#### WORK TO DO
A. Answer these questions about the forum thread on what to call computers and phones:
(i) What does the opening comment suggest calling "PCs" for the time being?
(ii) Which other devices does ignostic say phones also are?
(iii) According to jaxbot, what do we truly use computers as?
B. Please carry on the forum thread about what to call computers and phones from where it stops.

#### PASSAGE PROVIDED
========

They're still computers, but computers are now just the engines running a huge
array of devices. After all, I think the computer is going to be the next
motor.

For clarity I think it's better to call "PCs" desktops or laptops for the time
being.

------
ignostic
It also makes little sense to call most phones "phones." They're also cameras,
camcorders, MP3 players, maps, browsers, etc.

As devices converge it may someday no longer make sense to have more than one
device with serious processing power. I'm not sure I care much what we'll call
it at that point.

------
speeder
I still use my computer to compute (spreadsheets anyone?) so no, leave it
alone! I want to compute!

------
jaxbot
Weird. I had this exact same thought last night when I was going to bed. That
seems to happen to me a lot; think something before bed, and then see it
within the week. I should play lotto.

In all seriousness, though, "computer" describes a device that, well, does a
computation. And while they definitely still do this, more now than ever,
that's not what we use them for. We use them, truly, as communicators. Same
with the word "phone". Really, the words have become obsolete because the
actual product is obsolete, too. We think of computers in terms of what we use
them for, not what they do inside them.

========

#### DATA ROWS
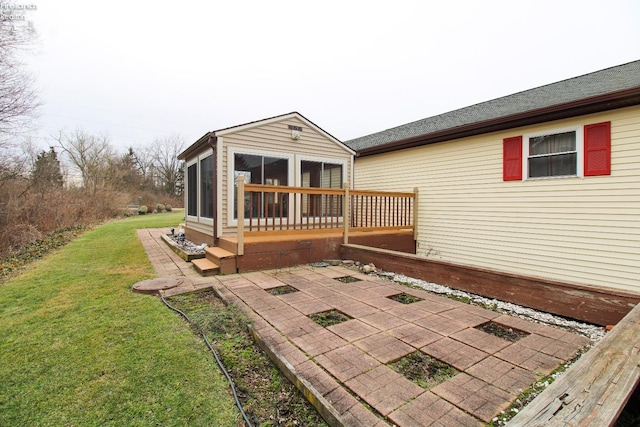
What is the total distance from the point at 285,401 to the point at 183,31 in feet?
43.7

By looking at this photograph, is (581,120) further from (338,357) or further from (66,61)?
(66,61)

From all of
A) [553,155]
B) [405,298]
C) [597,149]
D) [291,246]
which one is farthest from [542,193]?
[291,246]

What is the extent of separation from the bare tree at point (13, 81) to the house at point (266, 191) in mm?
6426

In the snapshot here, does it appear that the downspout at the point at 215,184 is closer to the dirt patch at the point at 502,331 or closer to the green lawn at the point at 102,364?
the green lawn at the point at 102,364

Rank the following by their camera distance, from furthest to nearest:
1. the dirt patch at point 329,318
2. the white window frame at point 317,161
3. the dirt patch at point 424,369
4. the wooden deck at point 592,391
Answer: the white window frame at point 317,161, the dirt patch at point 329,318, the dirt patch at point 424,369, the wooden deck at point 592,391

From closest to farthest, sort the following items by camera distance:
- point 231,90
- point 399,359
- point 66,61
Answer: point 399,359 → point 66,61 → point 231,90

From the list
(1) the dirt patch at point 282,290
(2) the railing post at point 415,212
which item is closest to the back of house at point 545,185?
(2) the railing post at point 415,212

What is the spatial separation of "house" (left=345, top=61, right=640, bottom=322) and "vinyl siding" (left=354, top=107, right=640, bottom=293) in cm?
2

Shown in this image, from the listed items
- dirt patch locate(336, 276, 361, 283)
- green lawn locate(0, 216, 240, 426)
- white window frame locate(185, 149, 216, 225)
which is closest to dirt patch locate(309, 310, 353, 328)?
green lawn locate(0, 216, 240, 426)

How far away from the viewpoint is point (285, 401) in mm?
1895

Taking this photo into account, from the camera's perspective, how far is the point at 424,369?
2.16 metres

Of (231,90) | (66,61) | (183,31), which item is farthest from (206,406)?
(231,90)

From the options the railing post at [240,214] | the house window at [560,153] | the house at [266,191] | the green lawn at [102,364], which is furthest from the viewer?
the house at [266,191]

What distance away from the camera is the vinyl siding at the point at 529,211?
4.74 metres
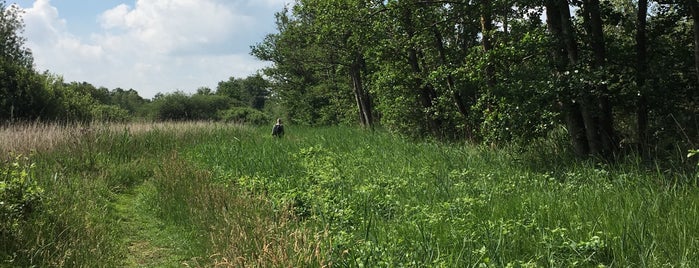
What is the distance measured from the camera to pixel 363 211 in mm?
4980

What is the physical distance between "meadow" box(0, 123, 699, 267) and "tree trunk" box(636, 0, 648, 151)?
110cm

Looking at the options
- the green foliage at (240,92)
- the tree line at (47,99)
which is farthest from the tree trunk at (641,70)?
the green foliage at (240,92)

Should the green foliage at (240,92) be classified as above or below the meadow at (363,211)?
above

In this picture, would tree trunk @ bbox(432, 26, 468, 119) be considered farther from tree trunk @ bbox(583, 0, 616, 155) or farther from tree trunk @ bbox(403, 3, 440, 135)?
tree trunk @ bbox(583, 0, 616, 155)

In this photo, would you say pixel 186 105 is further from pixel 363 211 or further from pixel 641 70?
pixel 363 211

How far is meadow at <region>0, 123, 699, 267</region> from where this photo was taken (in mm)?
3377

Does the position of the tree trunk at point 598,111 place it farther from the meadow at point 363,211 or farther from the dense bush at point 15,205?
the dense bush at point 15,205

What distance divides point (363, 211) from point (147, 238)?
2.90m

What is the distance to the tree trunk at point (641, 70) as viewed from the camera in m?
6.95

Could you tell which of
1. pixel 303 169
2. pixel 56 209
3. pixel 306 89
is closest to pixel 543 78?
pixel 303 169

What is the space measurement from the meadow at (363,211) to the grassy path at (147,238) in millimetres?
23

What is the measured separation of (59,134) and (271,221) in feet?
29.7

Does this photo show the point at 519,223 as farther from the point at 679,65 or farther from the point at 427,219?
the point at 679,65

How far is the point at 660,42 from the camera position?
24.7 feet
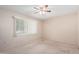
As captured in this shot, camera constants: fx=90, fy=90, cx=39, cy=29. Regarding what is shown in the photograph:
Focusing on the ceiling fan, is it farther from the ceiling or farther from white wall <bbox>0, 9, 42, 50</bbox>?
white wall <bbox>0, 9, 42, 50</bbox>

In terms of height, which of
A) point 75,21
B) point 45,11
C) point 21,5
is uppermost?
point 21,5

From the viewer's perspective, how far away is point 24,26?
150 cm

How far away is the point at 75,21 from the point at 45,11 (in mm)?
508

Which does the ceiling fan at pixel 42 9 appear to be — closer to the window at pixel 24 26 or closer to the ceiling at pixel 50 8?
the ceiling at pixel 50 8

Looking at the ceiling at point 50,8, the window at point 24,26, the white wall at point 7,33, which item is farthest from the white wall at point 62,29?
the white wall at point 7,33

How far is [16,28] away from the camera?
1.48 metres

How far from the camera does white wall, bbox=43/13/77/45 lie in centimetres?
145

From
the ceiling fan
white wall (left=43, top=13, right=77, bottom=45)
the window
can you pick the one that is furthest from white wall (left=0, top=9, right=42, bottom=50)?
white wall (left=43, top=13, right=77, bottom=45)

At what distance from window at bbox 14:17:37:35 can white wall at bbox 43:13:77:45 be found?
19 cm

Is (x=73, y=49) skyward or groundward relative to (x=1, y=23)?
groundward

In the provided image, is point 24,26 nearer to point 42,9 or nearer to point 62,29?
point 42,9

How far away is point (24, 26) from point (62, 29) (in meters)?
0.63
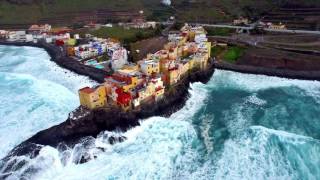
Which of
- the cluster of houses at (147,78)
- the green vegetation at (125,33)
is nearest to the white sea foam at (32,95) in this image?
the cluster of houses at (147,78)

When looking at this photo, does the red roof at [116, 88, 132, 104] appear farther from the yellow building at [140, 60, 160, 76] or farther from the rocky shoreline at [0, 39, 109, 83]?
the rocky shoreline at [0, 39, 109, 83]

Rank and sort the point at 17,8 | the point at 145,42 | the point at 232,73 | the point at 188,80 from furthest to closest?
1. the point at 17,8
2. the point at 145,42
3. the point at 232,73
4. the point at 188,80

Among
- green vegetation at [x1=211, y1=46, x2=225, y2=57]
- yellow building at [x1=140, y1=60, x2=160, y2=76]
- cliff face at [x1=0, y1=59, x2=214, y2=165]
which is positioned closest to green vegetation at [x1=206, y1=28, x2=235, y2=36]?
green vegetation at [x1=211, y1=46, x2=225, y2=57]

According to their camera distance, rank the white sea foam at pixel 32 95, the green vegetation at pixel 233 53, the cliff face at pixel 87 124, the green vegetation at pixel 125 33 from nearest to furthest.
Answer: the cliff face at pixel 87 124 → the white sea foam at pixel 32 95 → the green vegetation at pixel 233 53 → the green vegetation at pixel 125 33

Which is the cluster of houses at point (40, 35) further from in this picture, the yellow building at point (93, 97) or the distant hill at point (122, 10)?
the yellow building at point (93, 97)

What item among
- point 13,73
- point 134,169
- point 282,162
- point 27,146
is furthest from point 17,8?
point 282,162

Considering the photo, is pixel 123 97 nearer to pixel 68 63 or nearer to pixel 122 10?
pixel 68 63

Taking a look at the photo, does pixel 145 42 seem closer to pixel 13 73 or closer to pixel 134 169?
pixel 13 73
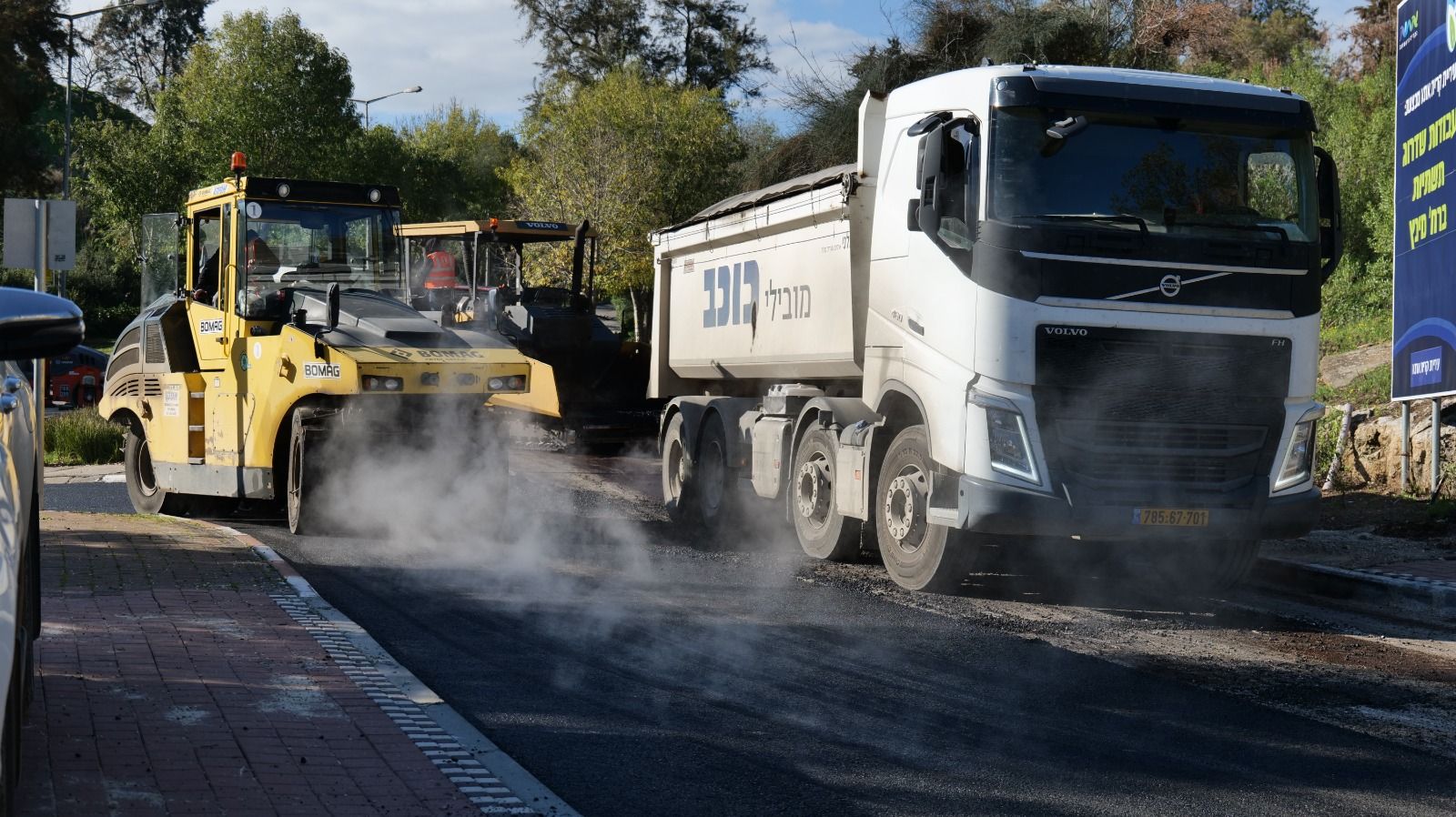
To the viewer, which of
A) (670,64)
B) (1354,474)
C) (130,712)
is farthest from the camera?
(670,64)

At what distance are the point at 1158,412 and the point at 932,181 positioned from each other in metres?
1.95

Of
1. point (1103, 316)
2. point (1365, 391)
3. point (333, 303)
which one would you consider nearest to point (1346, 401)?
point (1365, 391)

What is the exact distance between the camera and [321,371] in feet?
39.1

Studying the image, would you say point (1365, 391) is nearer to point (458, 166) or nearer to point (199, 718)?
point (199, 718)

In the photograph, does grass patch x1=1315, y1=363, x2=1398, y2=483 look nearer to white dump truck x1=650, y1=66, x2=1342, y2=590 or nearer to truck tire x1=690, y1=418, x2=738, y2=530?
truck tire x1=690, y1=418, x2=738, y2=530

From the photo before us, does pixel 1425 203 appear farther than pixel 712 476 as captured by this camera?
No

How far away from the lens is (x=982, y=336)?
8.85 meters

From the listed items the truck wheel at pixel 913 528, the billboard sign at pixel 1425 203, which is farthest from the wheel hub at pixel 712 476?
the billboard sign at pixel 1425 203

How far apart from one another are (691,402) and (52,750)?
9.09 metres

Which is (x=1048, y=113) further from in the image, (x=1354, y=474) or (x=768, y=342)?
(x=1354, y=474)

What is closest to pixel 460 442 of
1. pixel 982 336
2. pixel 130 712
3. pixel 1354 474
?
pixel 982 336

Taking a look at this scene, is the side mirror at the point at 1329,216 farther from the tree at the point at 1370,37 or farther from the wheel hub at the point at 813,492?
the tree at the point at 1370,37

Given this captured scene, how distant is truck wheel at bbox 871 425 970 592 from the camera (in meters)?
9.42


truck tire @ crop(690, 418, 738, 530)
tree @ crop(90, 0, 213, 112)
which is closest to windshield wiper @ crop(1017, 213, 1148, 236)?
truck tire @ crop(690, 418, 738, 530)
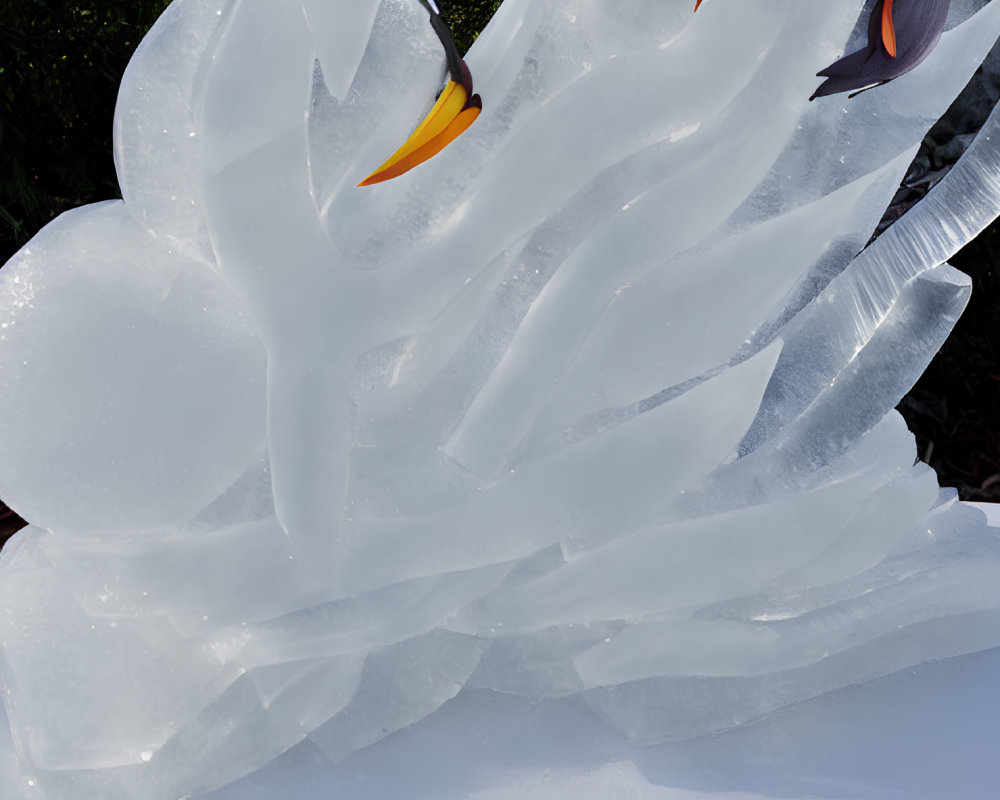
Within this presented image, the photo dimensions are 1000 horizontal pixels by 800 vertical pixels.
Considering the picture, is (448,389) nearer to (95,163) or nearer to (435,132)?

========

#### RESPONSES FOR EACH TASK
A.
(i) Desktops or laptops.
(ii) Cameras, camcorders, MP3 players, maps and browsers.
(iii) Communicators.

B.
------
informatimago
You could use the word "ordinator" like the French « ordinateur ».

[http://fr.wikipedia.org/wiki/Ordinateur#.C3.89tymologie](http://fr.wikipedia.org/wiki/Ordinateur#.C3.89tymologie)

------
dm2
There isn't a better word though.

The worst is when people try to use a different name, like "box".

Yes, technically millions of different devices are computers, everything from
sim cards to satellites to robots to TVs.

When someone asks to look at your computer, you don't show them your phone,
even though there is very little technical difference, you show them your
laptop or desktop computer.

------
damian2000
One case is a Raspberry Pi - they are undoubtedly a computer, but as far as I
know most people don't refer to them as that when they own one, they just
refer to it as "my Pi" or "my Raspberry Pi".

------
adrianwaj
It is more hip to use 'puter.